AI Now Institute


The AI Now Institute at NYU is a research institute studying the social implications of artificial intelligence. AI Now was founded by Kate Crawford and Meredith Whittaker in 2017 after a symposium hosted by the White House under Barack Obama. It is located at New York University. AI Now is partnered with organizations such as the New York University Tandon School of Engineering, New York University Center for Data Science, Partnership on AI, and the ACLU. They produce annual reports that examine the social implications of artificial intelligence. AI Now conducts interdisciplinary research that focuses on four themes:
AI Now grew out of a 2016 symposium spearheaded by the Obama White House Office of Science and Technology Policy. The event was led by Meredith Whittaker, the founder of Google's Open Research Group, and Kate Crawford, a principal researcher at Microsoft Research. The event focused on near-term implications of AI in social domains: Inequality, Labor, Ethics, and Healthcare.
In November 2017, Whittaker and Crawford held a second symposium on AI and social issues, and publicly launched the AI Now Institute in partnership with New York University. It is claimed to be the first university research institute focused on the social implications of AI, and the first AI institute founded and led by women.
In an interview with NPR, Crawford stated that the motivation for founding AI Now was that the application of AI into social domains - such as health care, education, and criminal justice - was being treated as a purely technical problem.

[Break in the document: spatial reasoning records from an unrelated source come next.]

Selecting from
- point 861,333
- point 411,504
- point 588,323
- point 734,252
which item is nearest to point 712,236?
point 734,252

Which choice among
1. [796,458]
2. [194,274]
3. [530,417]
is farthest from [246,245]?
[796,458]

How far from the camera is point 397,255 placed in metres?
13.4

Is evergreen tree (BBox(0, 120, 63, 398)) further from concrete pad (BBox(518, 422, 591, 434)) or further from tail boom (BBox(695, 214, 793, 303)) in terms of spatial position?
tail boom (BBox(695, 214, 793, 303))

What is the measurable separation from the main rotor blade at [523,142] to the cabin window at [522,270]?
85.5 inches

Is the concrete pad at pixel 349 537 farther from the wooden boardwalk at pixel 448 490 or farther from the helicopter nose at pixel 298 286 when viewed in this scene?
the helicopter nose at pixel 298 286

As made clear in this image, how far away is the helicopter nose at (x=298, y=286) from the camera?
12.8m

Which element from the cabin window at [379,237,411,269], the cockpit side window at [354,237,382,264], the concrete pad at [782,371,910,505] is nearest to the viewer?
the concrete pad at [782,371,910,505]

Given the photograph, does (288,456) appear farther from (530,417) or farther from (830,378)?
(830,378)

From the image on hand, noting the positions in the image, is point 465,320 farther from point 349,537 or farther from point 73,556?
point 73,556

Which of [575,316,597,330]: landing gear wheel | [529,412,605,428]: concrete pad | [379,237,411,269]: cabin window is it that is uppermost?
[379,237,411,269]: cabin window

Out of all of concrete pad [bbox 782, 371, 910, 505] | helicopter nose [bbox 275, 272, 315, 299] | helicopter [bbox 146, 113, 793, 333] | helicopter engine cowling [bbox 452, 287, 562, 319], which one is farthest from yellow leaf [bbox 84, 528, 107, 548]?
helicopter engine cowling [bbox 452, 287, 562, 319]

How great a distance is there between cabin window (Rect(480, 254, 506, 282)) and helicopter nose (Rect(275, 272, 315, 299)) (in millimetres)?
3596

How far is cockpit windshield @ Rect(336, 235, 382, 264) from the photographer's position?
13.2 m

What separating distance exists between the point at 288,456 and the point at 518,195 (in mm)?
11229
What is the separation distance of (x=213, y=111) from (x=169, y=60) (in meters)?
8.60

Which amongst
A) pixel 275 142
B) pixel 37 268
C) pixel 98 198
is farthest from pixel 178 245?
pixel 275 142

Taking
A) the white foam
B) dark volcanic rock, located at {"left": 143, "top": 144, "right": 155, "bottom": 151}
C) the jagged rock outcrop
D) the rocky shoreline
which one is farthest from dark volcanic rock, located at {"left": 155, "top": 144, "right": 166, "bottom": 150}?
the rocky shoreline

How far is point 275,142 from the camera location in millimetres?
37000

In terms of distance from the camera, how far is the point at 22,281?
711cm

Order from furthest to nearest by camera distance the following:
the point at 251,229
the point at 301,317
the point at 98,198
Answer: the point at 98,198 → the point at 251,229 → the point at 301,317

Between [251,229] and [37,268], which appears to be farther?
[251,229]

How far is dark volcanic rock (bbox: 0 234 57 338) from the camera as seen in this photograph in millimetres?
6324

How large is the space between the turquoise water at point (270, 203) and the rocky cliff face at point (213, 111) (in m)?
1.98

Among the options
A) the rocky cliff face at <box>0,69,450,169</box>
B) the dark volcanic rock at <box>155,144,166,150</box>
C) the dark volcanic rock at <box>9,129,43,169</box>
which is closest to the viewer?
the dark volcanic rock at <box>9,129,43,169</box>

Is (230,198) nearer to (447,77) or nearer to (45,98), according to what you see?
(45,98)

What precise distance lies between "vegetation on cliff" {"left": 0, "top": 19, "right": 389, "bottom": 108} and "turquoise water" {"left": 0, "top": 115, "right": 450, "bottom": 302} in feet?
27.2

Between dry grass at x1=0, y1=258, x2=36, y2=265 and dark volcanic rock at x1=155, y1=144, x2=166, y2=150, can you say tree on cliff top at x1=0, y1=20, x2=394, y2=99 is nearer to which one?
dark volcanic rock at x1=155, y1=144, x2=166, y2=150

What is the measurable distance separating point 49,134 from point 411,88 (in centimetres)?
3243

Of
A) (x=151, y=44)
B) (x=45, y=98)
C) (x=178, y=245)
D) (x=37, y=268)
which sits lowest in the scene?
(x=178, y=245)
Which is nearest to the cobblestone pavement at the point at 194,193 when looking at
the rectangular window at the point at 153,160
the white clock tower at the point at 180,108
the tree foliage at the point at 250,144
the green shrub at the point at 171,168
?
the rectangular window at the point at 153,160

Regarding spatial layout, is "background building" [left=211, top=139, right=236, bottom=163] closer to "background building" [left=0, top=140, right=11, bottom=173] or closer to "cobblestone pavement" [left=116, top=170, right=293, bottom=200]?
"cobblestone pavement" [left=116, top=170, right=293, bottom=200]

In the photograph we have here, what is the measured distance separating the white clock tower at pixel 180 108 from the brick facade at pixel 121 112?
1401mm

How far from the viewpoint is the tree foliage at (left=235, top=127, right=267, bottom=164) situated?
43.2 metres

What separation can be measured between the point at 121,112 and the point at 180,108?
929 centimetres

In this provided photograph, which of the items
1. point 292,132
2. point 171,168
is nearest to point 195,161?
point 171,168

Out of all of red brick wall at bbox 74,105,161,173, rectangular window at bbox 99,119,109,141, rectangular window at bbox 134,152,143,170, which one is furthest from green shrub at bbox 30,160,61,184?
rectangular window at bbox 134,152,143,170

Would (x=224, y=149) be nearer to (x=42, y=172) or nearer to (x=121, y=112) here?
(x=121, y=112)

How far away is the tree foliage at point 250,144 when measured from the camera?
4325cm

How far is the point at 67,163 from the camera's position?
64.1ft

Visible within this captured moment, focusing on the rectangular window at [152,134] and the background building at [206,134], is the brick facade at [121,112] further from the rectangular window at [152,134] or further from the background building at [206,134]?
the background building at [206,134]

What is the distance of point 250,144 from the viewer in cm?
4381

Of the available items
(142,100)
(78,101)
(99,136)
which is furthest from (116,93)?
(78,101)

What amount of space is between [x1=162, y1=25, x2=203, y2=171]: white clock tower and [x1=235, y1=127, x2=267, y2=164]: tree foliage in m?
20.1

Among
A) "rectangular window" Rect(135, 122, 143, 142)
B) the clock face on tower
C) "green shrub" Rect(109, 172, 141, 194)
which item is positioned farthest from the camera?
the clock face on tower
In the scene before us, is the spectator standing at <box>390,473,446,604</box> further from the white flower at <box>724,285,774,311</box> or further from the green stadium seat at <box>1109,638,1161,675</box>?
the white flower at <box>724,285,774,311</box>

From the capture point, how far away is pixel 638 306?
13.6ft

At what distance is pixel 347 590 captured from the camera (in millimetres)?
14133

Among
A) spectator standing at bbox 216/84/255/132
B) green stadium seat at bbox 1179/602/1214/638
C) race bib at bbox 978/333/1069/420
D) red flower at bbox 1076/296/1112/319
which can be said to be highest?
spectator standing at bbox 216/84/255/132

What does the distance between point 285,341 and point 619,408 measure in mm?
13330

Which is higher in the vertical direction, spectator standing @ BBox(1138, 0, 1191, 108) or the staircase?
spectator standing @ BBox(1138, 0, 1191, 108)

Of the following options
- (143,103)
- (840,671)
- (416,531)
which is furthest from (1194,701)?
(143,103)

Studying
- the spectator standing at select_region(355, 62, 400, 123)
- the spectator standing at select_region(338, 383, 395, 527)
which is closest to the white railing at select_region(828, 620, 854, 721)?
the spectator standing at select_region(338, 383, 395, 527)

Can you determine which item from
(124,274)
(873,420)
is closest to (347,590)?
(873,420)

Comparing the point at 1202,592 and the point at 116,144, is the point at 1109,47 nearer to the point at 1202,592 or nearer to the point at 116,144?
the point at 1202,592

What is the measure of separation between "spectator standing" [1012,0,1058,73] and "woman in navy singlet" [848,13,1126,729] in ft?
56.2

The goal of AI Now's research is to treat these as social problems first, and bring in domain experts in areas like sociology, law, and history to study the implications of AI.

Research

Following each symposium, AI Now published an annual report on the state of AI, and its integration into society. Its stated that "current framings of AI ethics are failing", and provided ten strategic recommendations for the field - including pre-release trials of AI systems, and increased research into bias and diversity in the field. The report was noted for calling for an end to "black box" systems in core social domains, such as those responsible for criminal justice, healthcare, welfare, and education.
In April 2018, AI Now released a framework for algorithmic impact assessments, as a way for governments to assess the use of AI in public agencies. According to AI Now, an AIA would be similar to environmental impact assessment, in that it would require public disclosure and access for external experts to evaluate the effects of an AI system, and any unintended consequences. This would allow systems to be vetted for issues like biased outcomes or skewed training data, which researchers have already identified in algorithmic systems deployed across the country.